Work to be completed:
Copy nothing but the text: repeat each entry exactly and drop the images.

Dataset records:
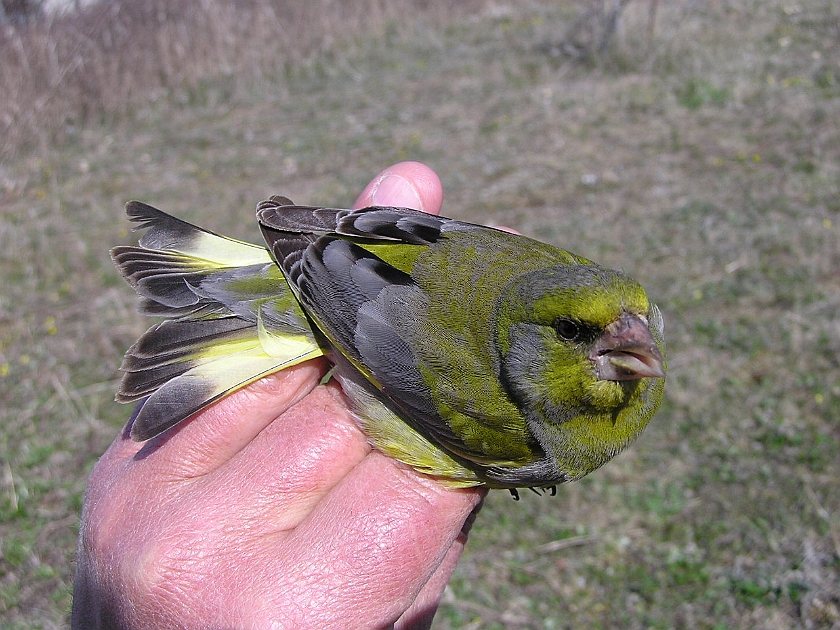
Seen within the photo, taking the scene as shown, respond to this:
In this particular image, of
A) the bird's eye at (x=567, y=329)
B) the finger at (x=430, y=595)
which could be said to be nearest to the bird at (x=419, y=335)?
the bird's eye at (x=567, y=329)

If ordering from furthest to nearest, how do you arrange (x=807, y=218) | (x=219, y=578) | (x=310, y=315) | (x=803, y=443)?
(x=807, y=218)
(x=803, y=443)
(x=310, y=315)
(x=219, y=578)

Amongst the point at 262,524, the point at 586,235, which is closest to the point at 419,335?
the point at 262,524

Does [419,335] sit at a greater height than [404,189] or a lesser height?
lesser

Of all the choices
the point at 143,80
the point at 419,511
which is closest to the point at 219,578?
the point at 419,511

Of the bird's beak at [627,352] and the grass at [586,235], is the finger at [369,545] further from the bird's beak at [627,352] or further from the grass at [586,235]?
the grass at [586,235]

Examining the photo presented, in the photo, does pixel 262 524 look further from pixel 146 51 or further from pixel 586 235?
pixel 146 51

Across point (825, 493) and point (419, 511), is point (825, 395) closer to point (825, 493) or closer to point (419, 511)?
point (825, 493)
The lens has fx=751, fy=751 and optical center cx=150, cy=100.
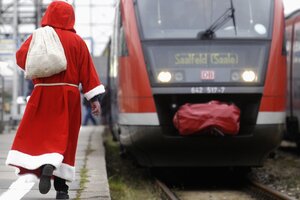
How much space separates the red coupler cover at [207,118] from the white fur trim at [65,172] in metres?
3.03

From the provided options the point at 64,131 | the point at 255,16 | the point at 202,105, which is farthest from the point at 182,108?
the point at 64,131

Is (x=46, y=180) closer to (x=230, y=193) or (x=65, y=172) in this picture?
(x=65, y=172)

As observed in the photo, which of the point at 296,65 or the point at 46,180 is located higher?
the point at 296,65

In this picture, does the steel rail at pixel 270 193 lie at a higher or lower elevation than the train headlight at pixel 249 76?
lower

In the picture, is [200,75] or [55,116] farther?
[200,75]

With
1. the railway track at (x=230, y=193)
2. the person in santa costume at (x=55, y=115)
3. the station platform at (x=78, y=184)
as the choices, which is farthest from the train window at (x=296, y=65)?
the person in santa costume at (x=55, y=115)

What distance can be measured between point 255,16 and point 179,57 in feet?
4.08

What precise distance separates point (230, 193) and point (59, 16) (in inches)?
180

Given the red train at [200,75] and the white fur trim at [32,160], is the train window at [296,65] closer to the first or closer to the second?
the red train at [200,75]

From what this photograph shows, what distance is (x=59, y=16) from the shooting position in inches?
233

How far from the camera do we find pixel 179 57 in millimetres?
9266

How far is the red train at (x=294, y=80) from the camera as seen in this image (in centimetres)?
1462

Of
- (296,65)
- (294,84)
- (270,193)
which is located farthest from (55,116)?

Exercise result:
Seen within the photo, taking the scene as shown, respond to this:
In this particular image, of
A) the bird's eye at (x=567, y=329)
B) the finger at (x=430, y=595)
which could be said to be nearest to the bird at (x=419, y=335)?
the bird's eye at (x=567, y=329)

If ordering from furthest to nearest, how do you arrange (x=807, y=218) | (x=219, y=578) | (x=310, y=315) | (x=803, y=443)?
(x=807, y=218)
(x=803, y=443)
(x=310, y=315)
(x=219, y=578)

Amongst the point at 262,524, the point at 586,235, which is closest to the point at 419,335?
the point at 262,524

Does [419,335] sit at a greater height than [404,189] or a lesser height?
lesser

Of all the choices
the point at 143,80
the point at 419,511
which is closest to the point at 219,578?
the point at 419,511

Of the bird's beak at [627,352] and the grass at [586,235], is the finger at [369,545] further from the bird's beak at [627,352] or further from the grass at [586,235]?
the grass at [586,235]

Examining the photo presented, in the photo, does pixel 262 524 look further from pixel 146 51 or further from pixel 586 235?
pixel 146 51

Across point (825, 493) and point (419, 511), is point (825, 395) closer to point (825, 493) or closer to point (419, 511)?
point (825, 493)
The lens has fx=751, fy=751 and optical center cx=150, cy=100.
How much space separates the red coupler cover at [207,118] from the white fur trim at [65,172] in metres?
3.03

From the provided options the point at 64,131 | the point at 255,16 | the point at 202,105, which is farthest from the point at 182,108?
the point at 64,131

Is (x=46, y=180) closer to (x=230, y=193) or (x=65, y=172) in this picture?
(x=65, y=172)

As observed in the photo, which of the point at 296,65 or the point at 46,180 is located higher?
the point at 296,65

In this picture, does the steel rail at pixel 270 193 lie at a higher or lower elevation than the train headlight at pixel 249 76?
lower

In the picture, is [200,75] or [55,116] farther?
[200,75]

With
1. the railway track at (x=230, y=193)
2. the person in santa costume at (x=55, y=115)
3. the station platform at (x=78, y=184)
as the choices, which is farthest from the train window at (x=296, y=65)?
the person in santa costume at (x=55, y=115)

What distance can be measured between point 255,16 and point 179,57 in feet?
4.08

What precise distance separates point (230, 193) and point (59, 16) (in inches)?
180

Given the red train at [200,75] and the white fur trim at [32,160], is the train window at [296,65] closer to the first or closer to the second?
the red train at [200,75]

From what this photograph shows, what distance is (x=59, y=16) from the shooting position in inches?
233

How far from the camera do we find pixel 179 57 in millimetres?
9266

How far is the red train at (x=294, y=80) from the camera as seen in this image (in centimetres)?
1462

Of
- (296,65)
- (294,84)
- (270,193)
which is located farthest from (55,116)?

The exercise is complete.